I'd like to add, Just in case you didn't figure it out yet. You can replace 0.995 above with something like:

1 - (vf / sample_rate)

Or something like that. Where vf can go from 0 to sample_rate. The higher vf is, the more the blocker eats from bass, but also the faster it kills DC. If I'm not mistaken, this will at least (more or less) give the same cutoff for different sampling rates. Though not necessarily the same exact response because of other reasons.

You could of-course try to math out a more accurate formula for a one pole DC blocker. But I think this is good enough for most cases.

[JustinJ]

Does the slight phase shift matter? Especially for a synthesiser?

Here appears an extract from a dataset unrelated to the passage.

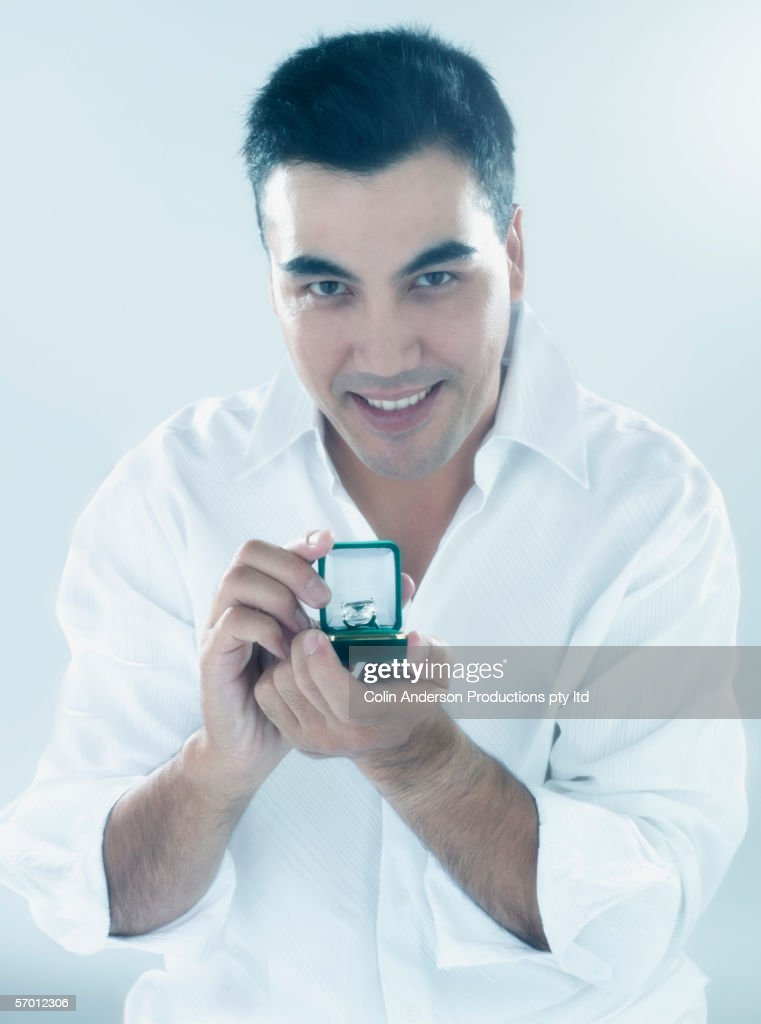 Young man proposes to camera : Stock Photo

I'd just use a one pole 6dB high pass, set it to 10Hz and call it a day.

One other thing worth mentioning in the case that you're using wavetables...get rid of waveform's DC offset by zeroing out the bin 0 of the FFT (prior to converting back to time domain). If you're trying to get rid of DC after, say, wave folding, then just use the low frequency one pole high pass.

[mystran]

I'd like to add, Just in case you didn't figure it out yet. You can replace 0.995 above with something like:

1 - (vf / sample_rate)

Or something like that. Where vf can go from 0 to sample_rate. The higher vf is, the more the blocker eats from bass, but also the faster it kills DC. If I'm not mistaken, this will at least (more or less) give the same cutoff for different sampling rates. Though not necessarily the same exact response because of other reasons.

This sort of formula is kinda fine with cutoff (vf) is much (several orders of magnitude) smaller than sampling rate, which is typically the case with DC blockers. We could use impulse invariant (exp) or BLT (tan) tuning here as well, but once the cutoff is low enough relative to the sampling rate they all approach a linear curve anyway.

Just remember if your coefficient gets too close to 1 (more of an issue with single-precision) then this type of filter might not work so great anymore.

[S0lo]

Does the slight phase shift matter? Especially for a synthesiser?

I wouldn't say so. Not for a synth no. For a mastering tool yeah. Or may be for an effect thats meant to be in the middle of the signal chain instead of at the end of it. On the other hand, Doing FIR to achieve linear phase is not practical due to too many taps requirements. I think mystran touched on that above.

But lets say we ignore the rules just for the sake of an adventure. Construct a filter with only two zeros and no poles. Place the two zeros at 0Hz. One of them inside the unit z-plane circle and the other outside of it with a reciprocal magnitude. (R and 1/R). Where R is small, just enough to remove DC. This reciprocal placement should completely cancel the none-linear phase shift around 0Hz. While maintaining good attenuation. Then normalize the filter at nyquist for 0db gain. This is essentially a 2 (or 3 ?) taps FIR high pass. It would look something like this:

// Initialize:
ft = (R+1.0); norm = R / (ft*ft);
in0 = 0.0; in1 = 0.0; in2 = 0.0;

// Tick
in2 = in1; in1 = in0; in0 = input;
output = norm*(in0 - (R+1.0/R)*in1 + in2);

I would naively think that such a thing would work. but it doesn't. The two zeros are too powerful that they'd attenuate the whole spectrum. You need something to lift up the gain after 0Hz-10Hz or so, to be back at original input level. Unfortunately, this can either be a pole or a large number of well placed zeros. The later is what linear phase FIR methods do, which is still kinda half magic to me.

Edit: lin-phase FIR methods would actually place zeros with R=1 at the stop band then reciprocals elsewhere

[Tone2 Synthesizers]

I'd say the best compromise is a first order butterworth IIR highpass. These filters have a very natural sound and a reasonable phase shift. Use a cutoff between 10 Hz and 25 Hz.